At a busy crossroads, I saw a naked baby on the pavement; the woman who seemed to be its mother was involved in a brawl. She had one of the few beautiful faces that I can remember seeing, but her left leg was bare to the buttock and eaten away by some disease. (She was no doubt a beggar and her affliction must have entitled her to such a lack of modesty.) She was angry with a man and heaping him with insults, hurling herself at him again and again, but held back each time by passers-by. After a while she resigned herself to squatting on the pavement and sobbing, all the while neglecting the child. I did not dare point the camera at her.

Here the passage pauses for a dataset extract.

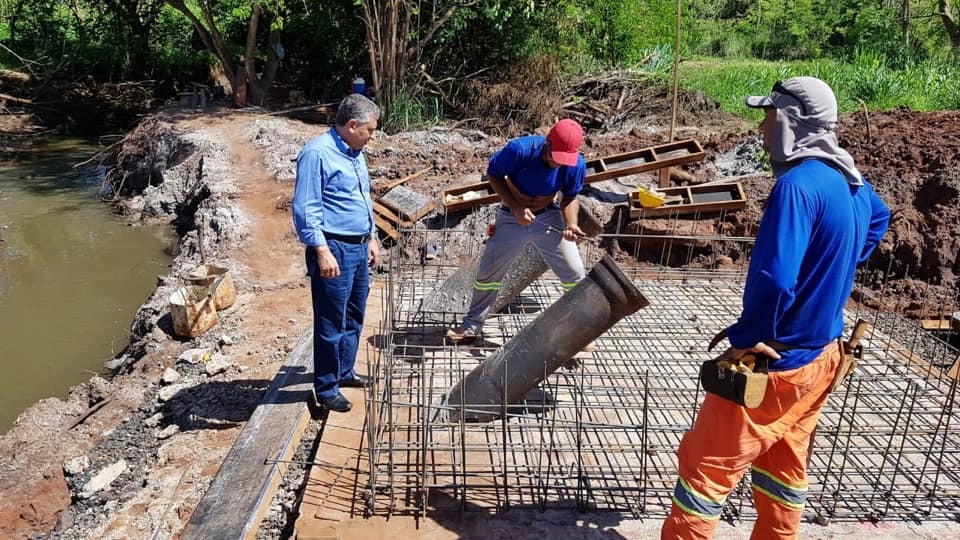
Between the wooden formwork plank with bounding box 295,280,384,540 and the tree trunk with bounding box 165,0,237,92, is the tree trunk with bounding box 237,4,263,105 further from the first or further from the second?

Besides, taking photographs in the street is not easy. When I'm only obstructed by children who insist on posing in front of my lens, I can keep them happy by pretending to click the shutter or, at worst, I can ask a policeman to move them on. (There are policemen everywhere, apparently under orders to be helpful to tourists). What bothers me more is the touchy patriotism of adults: they prevent me from photographing beggars, or veiled women, or small donkeys, or jam-packed trams, or bearded men, or even ragamuffins. These patriots surround me (often in a very kindly manner) and the spokesman of the group, usually a student or a retired civil servant, addresses me in good English, telling me that I should not sully the reputation of his country. So what am I to photograph? One morning, believing myself to be within limits, I took some photos of a residential complex in the suburbs-but I came up against the same objections. (In the event, my censors were not so wrong: the state of the buildings did not make good propaganda for the regime.) On another occasion, I tried to photograph the approach to a school but was prevented by the Principal who ran up in haste to explain that I needed written authorisation from the Ministry.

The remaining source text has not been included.